Instructions for the task: Reproduce each of the entries below word for word, with nothing changed, added, or left out.

Supplied entries:
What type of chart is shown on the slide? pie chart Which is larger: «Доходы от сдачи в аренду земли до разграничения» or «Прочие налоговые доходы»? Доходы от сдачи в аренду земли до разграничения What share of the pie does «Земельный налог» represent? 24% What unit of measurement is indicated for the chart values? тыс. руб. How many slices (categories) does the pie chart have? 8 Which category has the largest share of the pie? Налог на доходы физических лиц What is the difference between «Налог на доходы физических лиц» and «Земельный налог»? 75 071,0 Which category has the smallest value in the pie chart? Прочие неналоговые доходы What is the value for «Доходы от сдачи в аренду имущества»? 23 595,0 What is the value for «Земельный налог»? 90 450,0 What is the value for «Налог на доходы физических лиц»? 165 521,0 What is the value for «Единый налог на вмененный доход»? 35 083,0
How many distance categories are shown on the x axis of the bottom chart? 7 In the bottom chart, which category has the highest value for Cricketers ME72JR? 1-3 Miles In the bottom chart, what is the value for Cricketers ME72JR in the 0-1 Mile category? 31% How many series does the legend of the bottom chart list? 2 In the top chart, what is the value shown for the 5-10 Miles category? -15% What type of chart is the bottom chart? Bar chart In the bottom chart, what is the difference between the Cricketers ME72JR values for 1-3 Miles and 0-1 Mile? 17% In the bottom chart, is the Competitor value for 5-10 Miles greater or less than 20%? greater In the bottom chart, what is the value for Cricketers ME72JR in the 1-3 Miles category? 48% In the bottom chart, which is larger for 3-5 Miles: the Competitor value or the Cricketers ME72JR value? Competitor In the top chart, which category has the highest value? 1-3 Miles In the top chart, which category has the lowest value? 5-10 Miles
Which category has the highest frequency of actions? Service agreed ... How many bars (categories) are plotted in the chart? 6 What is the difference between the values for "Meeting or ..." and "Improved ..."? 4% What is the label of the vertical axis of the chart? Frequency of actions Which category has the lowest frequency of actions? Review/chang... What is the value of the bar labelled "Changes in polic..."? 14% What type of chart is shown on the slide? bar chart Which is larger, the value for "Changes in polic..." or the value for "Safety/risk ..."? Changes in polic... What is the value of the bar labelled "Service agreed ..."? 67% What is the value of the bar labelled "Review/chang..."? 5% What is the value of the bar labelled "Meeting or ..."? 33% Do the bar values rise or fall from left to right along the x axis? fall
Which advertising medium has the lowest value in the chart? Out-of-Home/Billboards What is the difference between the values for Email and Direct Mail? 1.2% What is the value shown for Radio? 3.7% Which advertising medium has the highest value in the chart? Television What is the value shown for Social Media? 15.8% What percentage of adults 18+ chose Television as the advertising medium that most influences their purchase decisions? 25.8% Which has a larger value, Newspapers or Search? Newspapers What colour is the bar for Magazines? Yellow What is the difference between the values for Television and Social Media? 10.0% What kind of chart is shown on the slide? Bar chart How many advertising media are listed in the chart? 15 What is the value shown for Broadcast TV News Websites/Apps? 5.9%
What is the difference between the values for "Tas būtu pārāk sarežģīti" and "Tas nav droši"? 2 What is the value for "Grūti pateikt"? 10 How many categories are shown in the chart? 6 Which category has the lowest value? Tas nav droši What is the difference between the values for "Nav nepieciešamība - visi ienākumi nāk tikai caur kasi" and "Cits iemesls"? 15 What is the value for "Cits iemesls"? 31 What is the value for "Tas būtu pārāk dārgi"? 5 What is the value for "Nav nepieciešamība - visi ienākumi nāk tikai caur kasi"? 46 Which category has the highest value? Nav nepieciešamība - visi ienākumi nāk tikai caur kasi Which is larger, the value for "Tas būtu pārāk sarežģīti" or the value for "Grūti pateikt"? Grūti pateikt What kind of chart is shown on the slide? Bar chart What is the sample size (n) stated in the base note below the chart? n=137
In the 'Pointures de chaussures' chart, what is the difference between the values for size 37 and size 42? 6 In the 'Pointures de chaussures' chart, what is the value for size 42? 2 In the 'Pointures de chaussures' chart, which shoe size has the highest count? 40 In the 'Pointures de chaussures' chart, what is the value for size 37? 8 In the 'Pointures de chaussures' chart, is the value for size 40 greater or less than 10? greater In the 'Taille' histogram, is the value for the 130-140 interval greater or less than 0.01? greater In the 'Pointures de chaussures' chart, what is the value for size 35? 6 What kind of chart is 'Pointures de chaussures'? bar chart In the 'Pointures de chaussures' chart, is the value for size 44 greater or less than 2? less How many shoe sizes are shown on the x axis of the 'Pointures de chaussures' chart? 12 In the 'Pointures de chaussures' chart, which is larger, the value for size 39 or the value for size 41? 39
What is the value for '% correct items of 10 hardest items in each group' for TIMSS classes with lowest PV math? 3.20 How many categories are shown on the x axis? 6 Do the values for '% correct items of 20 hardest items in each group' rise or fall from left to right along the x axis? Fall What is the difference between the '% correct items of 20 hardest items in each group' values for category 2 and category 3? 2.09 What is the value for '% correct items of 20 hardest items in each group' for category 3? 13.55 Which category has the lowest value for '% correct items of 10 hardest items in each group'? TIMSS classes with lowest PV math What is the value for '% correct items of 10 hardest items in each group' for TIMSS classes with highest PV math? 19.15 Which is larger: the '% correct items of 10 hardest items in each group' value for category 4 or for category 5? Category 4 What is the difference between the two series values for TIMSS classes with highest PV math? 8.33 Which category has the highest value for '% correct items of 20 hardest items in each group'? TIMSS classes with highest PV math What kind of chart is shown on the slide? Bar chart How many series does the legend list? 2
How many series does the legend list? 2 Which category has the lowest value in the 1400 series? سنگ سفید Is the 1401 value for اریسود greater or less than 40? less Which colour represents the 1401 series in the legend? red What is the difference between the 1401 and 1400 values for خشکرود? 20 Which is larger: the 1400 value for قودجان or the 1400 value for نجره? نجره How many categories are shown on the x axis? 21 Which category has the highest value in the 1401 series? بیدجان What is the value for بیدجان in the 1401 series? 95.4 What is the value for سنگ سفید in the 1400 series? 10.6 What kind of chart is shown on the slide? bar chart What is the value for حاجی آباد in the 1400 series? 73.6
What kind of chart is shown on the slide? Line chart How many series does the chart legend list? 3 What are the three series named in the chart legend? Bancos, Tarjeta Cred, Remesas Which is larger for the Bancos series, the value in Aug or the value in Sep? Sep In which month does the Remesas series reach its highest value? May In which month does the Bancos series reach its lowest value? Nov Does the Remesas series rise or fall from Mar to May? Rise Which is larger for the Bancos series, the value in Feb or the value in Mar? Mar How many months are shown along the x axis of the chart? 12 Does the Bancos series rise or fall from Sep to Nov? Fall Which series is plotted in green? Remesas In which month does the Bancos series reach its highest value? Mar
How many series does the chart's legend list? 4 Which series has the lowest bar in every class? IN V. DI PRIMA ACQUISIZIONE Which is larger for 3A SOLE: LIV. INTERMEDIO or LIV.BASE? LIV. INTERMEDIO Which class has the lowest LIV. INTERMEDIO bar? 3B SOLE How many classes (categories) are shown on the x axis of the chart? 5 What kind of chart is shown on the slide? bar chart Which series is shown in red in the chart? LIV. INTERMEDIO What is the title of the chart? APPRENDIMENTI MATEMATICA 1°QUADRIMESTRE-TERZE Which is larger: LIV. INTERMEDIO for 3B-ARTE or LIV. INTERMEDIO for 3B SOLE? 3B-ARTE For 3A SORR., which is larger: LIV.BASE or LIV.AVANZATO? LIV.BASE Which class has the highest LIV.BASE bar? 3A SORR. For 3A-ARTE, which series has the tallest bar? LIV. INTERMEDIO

Output:
What type of chart is shown on the slide? pie chart Which is larger: «Доходы от сдачи в аренду земли до разграничения» or «Прочие налоговые доходы»? Доходы от сдачи в аренду земли до разграничения What share of the pie does «Земельный налог» represent? 24% What unit of measurement is indicated for the chart values? тыс. руб. How many slices (categories) does the pie chart have? 8 Which category has the largest share of the pie? Налог на доходы физических лиц What is the difference between «Налог на доходы физических лиц» and «Земельный налог»? 75 071,0 Which category has the smallest value in the pie chart? Прочие неналоговые доходы What is the value for «Доходы от сдачи в аренду имущества»? 23 595,0 What is the value for «Земельный налог»? 90 450,0 What is the value for «Налог на доходы физических лиц»? 165 521,0 What is the value for «Единый налог на вмененный доход»? 35 083,0
How many distance categories are shown on the x axis of the bottom chart? 7 In the bottom chart, which category has the highest value for Cricketers ME72JR? 1-3 Miles In the bottom chart, what is the value for Cricketers ME72JR in the 0-1 Mile category? 31% How many series does the legend of the bottom chart list? 2 In the top chart, what is the value shown for the 5-10 Miles category? -15% What type of chart is the bottom chart? Bar chart In the bottom chart, what is the difference between the Cricketers ME72JR values for 1-3 Miles and 0-1 Mile? 17% In the bottom chart, is the Competitor value for 5-10 Miles greater or less than 20%? greater In the bottom chart, what is the value for Cricketers ME72JR in the 1-3 Miles category? 48% In the bottom chart, which is larger for 3-5 Miles: the Competitor value or the Cricketers ME72JR value? Competitor In the top chart, which category has the highest value? 1-3 Miles In the top chart, which category has the lowest value? 5-10 Miles
Which category has the highest frequency of actions? Service agreed ... How many bars (categories) are plotted in the chart? 6 What is the difference between the values for "Meeting or ..." and "Improved ..."? 4% What is the label of the vertical axis of the chart? Frequency of actions Which category has the lowest frequency of actions? Review/chang... What is the value of the bar labelled "Changes in polic..."? 14% What type of chart is shown on the slide? bar chart Which is larger, the value for "Changes in polic..." or the value for "Safety/risk ..."? Changes in polic... What is the value of the bar labelled "Service agreed ..."? 67% What is the value of the bar labelled "Review/chang..."? 5% What is the value of the bar labelled "Meeting or ..."? 33% Do the bar values rise or fall from left to right along the x axis? fall
Which advertising medium has the lowest value in the chart? Out-of-Home/Billboards What is the difference between the values for Email and Direct Mail? 1.2% What is the value shown for Radio? 3.7% Which advertising medium has the highest value in the chart? Television What is the value shown for Social Media? 15.8% What percentage of adults 18+ chose Television as the advertising medium that most influences their purchase decisions? 25.8% Which has a larger value, Newspapers or Search? Newspapers What colour is the bar for Magazines? Yellow What is the difference between the values for Television and Social Media? 10.0% What kind of chart is shown on the slide? Bar chart How many advertising media are listed in the chart? 15 What is the value shown for Broadcast TV News Websites/Apps? 5.9%
What is the difference between the values for "Tas būtu pārāk sarežģīti" and "Tas nav droši"? 2 What is the value for "Grūti pateikt"? 10 How many categories are shown in the chart? 6 Which category has the lowest value? Tas nav droši What is the difference between the values for "Nav nepieciešamība - visi ienākumi nāk tikai caur kasi" and "Cits iemesls"? 15 What is the value for "Cits iemesls"? 31 What is the value for "Tas būtu pārāk dārgi"? 5 What is the value for "Nav nepieciešamība - visi ienākumi nāk tikai caur kasi"? 46 Which category has the highest value? Nav nepieciešamība - visi ienākumi nāk tikai caur kasi Which is larger, the value for "Tas būtu pārāk sarežģīti" or the value for "Grūti pateikt"? Grūti pateikt What kind of chart is shown on the slide? Bar chart What is the sample size (n) stated in the base note below the chart? n=137
In the 'Pointures de chaussures' chart, what is the difference between the values for size 37 and size 42? 6 In the 'Pointures de chaussures' chart, what is the value for size 42? 2 In the 'Pointures de chaussures' chart, which shoe size has the highest count? 40 In the 'Pointures de chaussures' chart, what is the value for size 37? 8 In the 'Pointures de chaussures' chart, is the value for size 40 greater or less than 10? greater In the 'Taille' histogram, is the value for the 130-140 interval greater or less than 0.01? greater In the 'Pointures de chaussures' chart, what is the value for size 35? 6 What kind of chart is 'Pointures de chaussures'? bar chart In the 'Pointures de chaussures' chart, is the value for size 44 greater or less than 2? less How many shoe sizes are shown on the x axis of the 'Pointures de chaussures' chart? 12 In the 'Pointures de chaussures' chart, which is larger, the value for size 39 or the value for size 41? 39
What is the value for '% correct items of 10 hardest items in each group' for TIMSS classes with lowest PV math? 3.20 How many categories are shown on the x axis? 6 Do the values for '% correct items of 20 hardest items in each group' rise or fall from left to right along the x axis? Fall What is the difference between the '% correct items of 20 hardest items in each group' values for category 2 and category 3? 2.09 What is the value for '% correct items of 20 hardest items in each group' for category 3? 13.55 Which category has the lowest value for '% correct items of 10 hardest items in each group'? TIMSS classes with lowest PV math What is the value for '% correct items of 10 hardest items in each group' for TIMSS classes with highest PV math? 19.15 Which is larger: the '% correct items of 10 hardest items in each group' value for category 4 or for category 5? Category 4 What is the difference between the two series values for TIMSS classes with highest PV math? 8.33 Which category has the highest value for '% correct items of 20 hardest items in each group'? TIMSS classes with highest PV math What kind of chart is shown on the slide? Bar chart How many series does the legend list? 2
How many series does the legend list? 2 Which category has the lowest value in the 1400 series? سنگ سفید Is the 1401 value for اریسود greater or less than 40? less Which colour represents the 1401 series in the legend? red What is the difference between the 1401 and 1400 values for خشکرود? 20 Which is larger: the 1400 value for قودجان or the 1400 value for نجره? نجره How many categories are shown on the x axis? 21 Which category has the highest value in the 1401 series? بیدجان What is the value for بیدجان in the 1401 series? 95.4 What is the value for سنگ سفید in the 1400 series? 10.6 What kind of chart is shown on the slide? bar chart What is the value for حاجی آباد in the 1400 series? 73.6
What kind of chart is shown on the slide? Line chart How many series does the chart legend list? 3 What are the three series named in the chart legend? Bancos, Tarjeta Cred, Remesas Which is larger for the Bancos series, the value in Aug or the value in Sep? Sep In which month does the Remesas series reach its highest value? May In which month does the Bancos series reach its lowest value? Nov Does the Remesas series rise or fall from Mar to May? Rise Which is larger for the Bancos series, the value in Feb or the value in Mar? Mar How many months are shown along the x axis of the chart? 12 Does the Bancos series rise or fall from Sep to Nov? Fall Which series is plotted in green? Remesas In which month does the Bancos series reach its highest value? Mar
How many series does the chart's legend list? 4 Which series has the lowest bar in every class? IN V. DI PRIMA ACQUISIZIONE Which is larger for 3A SOLE: LIV. INTERMEDIO or LIV.BASE? LIV. INTERMEDIO Which class has the lowest LIV. INTERMEDIO bar? 3B SOLE How many classes (categories) are shown on the x axis of the chart? 5 What kind of chart is shown on the slide? bar chart Which series is shown in red in the chart? LIV. INTERMEDIO What is the title of the chart? APPRENDIMENTI MATEMATICA 1°QUADRIMESTRE-TERZE Which is larger: LIV. INTERMEDIO for 3B-ARTE or LIV. INTERMEDIO for 3B SOLE? 3B-ARTE For 3A SORR., which is larger: LIV.BASE or LIV.AVANZATO? LIV.BASE Which class has the highest LIV.BASE bar? 3A SORR. For 3A-ARTE, which series has the tallest bar? LIV. INTERMEDIO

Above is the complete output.